After dinner the entertainment started.  They started by asking for anyone who was on a honeymoon, birthday, anniversary, etc. and since Lauren and I are in the fifth month of our honeymoon and there weren’t too many people standing up, we volunteered along with a couple of the Brazilians who’d had birthdays in the last couple of days. Things started off well enough with us each getting a beautiful lei of fresh flowers, but they warned us that we would be called upon later in the evening.  The Maori king of New Zealand recently made his first visit to the Cook Islands, and a traditional Maori performance group came with him, so in addition to the local show, we were also treated to a performance by the Maori group.  Aitutaki is well-known across the Pacific for the quality of their dancing, and we enjoyed seeing it first-hand.  The women dance with a lot of arm-swaying and hip-shaking, which is similar to dances we’ve seen before, but much of the time the men do a unique dance.  It’s a bit hard to describe, but it generally involves making hand and arm gestures while their legs look like they’re doing the chicken polka at a fevered pace.  The feet stay in place, but they squat a bit and move their knees back and forth very rapidly.  They also do a haka dance similar to what we saw in Ua Pou but a bit less aggressive.  The music behind them included percussion from a variety of drums and wooden percussion instruments that were also played at a fast pace during most of the dances.  During the slower dances, a guitar, ukulele and vocals would join in.

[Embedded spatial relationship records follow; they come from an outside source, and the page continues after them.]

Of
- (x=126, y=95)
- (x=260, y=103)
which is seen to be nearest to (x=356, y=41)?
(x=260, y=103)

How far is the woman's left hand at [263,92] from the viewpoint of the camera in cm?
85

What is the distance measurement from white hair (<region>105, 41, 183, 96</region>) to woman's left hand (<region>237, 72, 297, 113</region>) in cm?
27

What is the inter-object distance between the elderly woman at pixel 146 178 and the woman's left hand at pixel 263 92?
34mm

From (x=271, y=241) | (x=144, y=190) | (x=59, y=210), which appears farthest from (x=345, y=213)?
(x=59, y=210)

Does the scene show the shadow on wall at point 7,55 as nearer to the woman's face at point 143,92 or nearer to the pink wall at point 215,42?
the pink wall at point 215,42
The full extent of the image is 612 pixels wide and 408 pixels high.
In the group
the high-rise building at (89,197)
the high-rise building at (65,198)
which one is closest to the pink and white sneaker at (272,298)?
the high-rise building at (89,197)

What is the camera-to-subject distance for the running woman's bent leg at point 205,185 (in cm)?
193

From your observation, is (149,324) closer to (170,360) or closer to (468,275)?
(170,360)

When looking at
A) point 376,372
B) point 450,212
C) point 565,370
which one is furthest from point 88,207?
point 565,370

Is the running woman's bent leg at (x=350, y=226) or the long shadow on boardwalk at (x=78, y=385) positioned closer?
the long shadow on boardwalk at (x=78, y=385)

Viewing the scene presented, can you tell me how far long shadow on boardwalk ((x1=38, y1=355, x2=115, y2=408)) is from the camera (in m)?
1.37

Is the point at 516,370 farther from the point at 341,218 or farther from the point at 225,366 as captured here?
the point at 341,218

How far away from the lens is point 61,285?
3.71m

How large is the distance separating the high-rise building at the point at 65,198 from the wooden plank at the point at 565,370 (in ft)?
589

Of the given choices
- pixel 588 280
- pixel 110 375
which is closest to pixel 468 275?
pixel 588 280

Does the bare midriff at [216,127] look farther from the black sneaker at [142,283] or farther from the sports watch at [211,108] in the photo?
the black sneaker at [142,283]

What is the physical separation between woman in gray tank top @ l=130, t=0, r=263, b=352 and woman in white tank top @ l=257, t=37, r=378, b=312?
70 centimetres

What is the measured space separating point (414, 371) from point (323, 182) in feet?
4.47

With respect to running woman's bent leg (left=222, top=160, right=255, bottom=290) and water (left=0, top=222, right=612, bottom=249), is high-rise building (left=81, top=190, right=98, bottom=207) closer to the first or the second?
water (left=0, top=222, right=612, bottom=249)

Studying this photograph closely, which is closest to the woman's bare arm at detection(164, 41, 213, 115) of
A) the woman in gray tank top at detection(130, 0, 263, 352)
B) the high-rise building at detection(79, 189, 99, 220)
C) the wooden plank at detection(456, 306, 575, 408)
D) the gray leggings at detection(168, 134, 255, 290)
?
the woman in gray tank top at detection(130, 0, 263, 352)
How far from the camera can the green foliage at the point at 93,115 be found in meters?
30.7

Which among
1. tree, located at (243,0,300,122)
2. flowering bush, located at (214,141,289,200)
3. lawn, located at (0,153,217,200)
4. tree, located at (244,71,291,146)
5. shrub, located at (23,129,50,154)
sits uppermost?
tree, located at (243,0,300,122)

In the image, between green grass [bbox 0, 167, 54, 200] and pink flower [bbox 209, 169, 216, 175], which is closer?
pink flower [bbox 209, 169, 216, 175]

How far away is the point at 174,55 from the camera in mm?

DSC_0294 After….cleaned-up “yachties”

DSC_0297 Aitutaki kids got things started

DSC_0308 The Aitutaki dancers in action

The Maori group was almost 20 people and they sang as if they were all hand-picked for their singing ability. Their dances weren’t quite as traditional and they seemed a bit more like a first-world trained performance group, but they were impressive.  They featured plenty of the expression that was historically recorded where the eyes are made large and rolled so that there’s a lot of white showing while the tongue is stuck out almost down to the chin and accompanied by yells and fierce gestures.  It was meant to intimidate back in the day and it’s certainly attention-getting.

DSC_0335 Expressive singing and chanting by the Maori group

After the show, all the people with leis got to put on a dance show for the guests by dancing two at a time with a couple of the Aitutaki dancers, which provided plenty of laughs from everyone. The sight of us trying to do the local dances was guaranteed amusement for everybody involved.

The night was finished off by another song session on Anima that somehow lasted until 4 am, when even Martin and Wolfgang had to throw in the towel.

Needless to say, today started a bit slowly, but if the weather looks good, we’re hoping to wrap things up here and set out for Beveridge Reef and Niue tomorrow.